Remember the Twilight Zone movie where a crew member sketched wheels that appeared beneath a crippled B-17 to save the day? Yeah: tires like that.

These key components make major contributions to get in/get out anywhere with STOL (Short TakeOff/Landing) performance. Does the name Helio Courier ring a familiar note?

It's not therefore surprising that designer Troy Woodland's dream all along was to morph his highly popular Highlander kit bush plane (300 delivered to date) into a Helio Courier-like LSA performer.

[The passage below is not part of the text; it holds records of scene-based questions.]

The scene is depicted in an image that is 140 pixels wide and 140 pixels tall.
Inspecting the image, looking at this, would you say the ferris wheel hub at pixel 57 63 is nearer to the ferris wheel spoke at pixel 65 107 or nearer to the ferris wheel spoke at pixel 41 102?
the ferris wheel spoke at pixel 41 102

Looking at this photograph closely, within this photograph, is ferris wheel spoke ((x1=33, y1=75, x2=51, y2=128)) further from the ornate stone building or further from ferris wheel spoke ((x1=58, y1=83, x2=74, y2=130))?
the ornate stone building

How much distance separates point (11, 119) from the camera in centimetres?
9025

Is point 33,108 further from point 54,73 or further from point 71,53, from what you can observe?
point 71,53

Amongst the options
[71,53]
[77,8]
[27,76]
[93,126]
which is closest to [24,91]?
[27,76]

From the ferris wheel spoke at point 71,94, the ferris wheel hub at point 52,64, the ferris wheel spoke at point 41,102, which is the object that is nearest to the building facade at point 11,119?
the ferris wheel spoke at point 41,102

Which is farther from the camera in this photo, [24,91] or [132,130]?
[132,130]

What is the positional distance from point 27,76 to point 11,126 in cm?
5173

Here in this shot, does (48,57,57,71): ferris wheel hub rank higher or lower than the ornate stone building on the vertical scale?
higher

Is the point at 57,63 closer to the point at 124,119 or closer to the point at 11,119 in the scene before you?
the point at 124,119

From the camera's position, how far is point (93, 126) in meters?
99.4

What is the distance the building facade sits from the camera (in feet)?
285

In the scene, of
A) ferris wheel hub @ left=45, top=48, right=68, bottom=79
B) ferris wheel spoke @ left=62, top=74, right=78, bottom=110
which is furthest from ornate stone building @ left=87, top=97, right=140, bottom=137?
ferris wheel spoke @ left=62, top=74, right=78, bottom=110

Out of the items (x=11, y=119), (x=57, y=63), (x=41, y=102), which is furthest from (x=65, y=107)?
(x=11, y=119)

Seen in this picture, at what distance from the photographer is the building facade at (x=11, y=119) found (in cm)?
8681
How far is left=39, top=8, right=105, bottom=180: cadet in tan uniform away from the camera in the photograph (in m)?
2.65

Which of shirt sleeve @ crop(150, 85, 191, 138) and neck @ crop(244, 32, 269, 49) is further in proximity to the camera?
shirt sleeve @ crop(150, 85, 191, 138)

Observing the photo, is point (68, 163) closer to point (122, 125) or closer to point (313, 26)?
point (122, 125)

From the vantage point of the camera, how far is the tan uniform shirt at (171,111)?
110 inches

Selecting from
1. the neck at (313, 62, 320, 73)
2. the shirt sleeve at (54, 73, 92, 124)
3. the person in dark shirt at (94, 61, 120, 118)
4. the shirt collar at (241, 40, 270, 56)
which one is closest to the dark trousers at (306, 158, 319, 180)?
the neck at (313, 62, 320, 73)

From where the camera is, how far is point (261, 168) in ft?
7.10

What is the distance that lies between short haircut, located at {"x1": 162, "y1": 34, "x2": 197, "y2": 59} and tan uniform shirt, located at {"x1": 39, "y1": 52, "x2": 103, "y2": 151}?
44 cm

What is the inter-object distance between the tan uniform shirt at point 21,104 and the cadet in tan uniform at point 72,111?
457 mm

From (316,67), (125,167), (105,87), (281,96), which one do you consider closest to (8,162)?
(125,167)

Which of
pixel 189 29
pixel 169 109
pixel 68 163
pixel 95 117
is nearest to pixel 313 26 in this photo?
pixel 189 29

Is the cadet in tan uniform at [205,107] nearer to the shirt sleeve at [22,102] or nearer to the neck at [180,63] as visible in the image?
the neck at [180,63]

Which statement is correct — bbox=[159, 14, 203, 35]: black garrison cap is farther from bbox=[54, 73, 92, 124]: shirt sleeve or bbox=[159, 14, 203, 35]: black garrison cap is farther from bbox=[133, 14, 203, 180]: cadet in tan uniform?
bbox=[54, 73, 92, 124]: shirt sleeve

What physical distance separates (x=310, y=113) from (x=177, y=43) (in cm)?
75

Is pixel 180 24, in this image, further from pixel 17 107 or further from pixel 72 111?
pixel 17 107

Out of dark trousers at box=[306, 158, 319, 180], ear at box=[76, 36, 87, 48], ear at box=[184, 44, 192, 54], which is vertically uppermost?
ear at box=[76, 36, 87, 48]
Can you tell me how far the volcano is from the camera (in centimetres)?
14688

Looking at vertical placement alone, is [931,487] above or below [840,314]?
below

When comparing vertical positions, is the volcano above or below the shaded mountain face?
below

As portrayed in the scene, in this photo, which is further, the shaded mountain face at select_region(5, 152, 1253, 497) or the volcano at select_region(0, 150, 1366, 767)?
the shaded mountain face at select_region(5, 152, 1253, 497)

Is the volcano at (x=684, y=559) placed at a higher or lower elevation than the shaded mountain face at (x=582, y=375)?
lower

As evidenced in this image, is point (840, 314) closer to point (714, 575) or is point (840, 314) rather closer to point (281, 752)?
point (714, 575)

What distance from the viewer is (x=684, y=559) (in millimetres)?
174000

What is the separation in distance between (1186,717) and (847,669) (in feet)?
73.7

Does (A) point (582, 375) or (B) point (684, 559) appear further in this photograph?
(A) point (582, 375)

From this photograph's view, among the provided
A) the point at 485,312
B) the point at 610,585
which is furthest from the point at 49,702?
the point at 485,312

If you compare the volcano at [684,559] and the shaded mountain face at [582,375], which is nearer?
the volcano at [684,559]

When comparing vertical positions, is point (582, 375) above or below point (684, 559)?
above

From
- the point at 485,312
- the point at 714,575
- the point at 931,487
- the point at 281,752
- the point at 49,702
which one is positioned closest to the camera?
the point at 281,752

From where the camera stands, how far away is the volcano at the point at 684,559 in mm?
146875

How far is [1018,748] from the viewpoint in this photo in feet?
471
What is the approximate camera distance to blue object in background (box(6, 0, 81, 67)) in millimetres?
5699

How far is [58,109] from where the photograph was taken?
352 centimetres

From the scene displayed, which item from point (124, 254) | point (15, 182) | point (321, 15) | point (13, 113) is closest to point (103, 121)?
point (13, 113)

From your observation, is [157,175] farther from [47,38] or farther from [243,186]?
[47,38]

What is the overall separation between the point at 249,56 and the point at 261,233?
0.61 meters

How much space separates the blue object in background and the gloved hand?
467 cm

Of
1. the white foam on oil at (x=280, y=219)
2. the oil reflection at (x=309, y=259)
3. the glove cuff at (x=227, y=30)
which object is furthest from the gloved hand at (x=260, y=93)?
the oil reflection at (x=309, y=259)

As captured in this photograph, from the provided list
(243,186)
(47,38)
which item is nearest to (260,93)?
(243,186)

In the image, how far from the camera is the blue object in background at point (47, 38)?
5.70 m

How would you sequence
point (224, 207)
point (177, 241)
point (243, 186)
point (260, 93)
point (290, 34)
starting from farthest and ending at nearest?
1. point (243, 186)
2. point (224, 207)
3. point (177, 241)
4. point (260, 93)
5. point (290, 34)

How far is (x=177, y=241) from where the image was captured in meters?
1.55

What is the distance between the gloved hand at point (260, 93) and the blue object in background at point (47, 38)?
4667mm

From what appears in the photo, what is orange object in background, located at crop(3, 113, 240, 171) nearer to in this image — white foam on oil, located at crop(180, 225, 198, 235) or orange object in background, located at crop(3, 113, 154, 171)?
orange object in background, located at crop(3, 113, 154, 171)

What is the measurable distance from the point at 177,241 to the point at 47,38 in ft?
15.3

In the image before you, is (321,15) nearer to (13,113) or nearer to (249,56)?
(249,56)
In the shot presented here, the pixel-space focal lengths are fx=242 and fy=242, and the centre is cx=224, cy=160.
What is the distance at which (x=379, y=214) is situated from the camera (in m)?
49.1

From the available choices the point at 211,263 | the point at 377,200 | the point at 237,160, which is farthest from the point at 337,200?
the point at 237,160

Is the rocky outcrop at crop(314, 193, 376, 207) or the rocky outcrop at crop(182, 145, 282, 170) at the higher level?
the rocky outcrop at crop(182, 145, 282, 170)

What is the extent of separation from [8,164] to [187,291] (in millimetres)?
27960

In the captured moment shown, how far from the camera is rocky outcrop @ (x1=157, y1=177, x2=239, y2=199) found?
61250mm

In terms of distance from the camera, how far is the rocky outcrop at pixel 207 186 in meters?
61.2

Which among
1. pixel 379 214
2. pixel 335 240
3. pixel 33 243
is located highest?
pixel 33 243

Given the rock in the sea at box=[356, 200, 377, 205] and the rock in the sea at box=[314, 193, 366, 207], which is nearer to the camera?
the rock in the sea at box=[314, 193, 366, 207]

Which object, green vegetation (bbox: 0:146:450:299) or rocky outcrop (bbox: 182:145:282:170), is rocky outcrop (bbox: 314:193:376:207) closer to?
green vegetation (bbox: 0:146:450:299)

So here I am, strapped into the very comfortable left seat, wondering how well the SuperStol moniker will stand up to hands-on scrutiny. Troy Woodland mans the right seat---his favorite perch---and checks the readouts one more time. The Rotax has warmed up nicely in the humid Florida morning air, and...

"Ready?" he asks.

"You bet."

He pulls in two notches on the Johnson bar flap lever, and the big Fowlers move back and down to the 25-degree setting. Full range is 40 degrees; talk about barn doors.


Woodland cobs the throttle, we jump forward, and then things happen in a real hurry: The tail pops up and he pulls back on the stick and kabonk! Out comes the left leading edge slat and kabonk! Out comes the right leading edge slat, and we're climbing out. Yep. Just like that, and quicker than it took you to read that sentence.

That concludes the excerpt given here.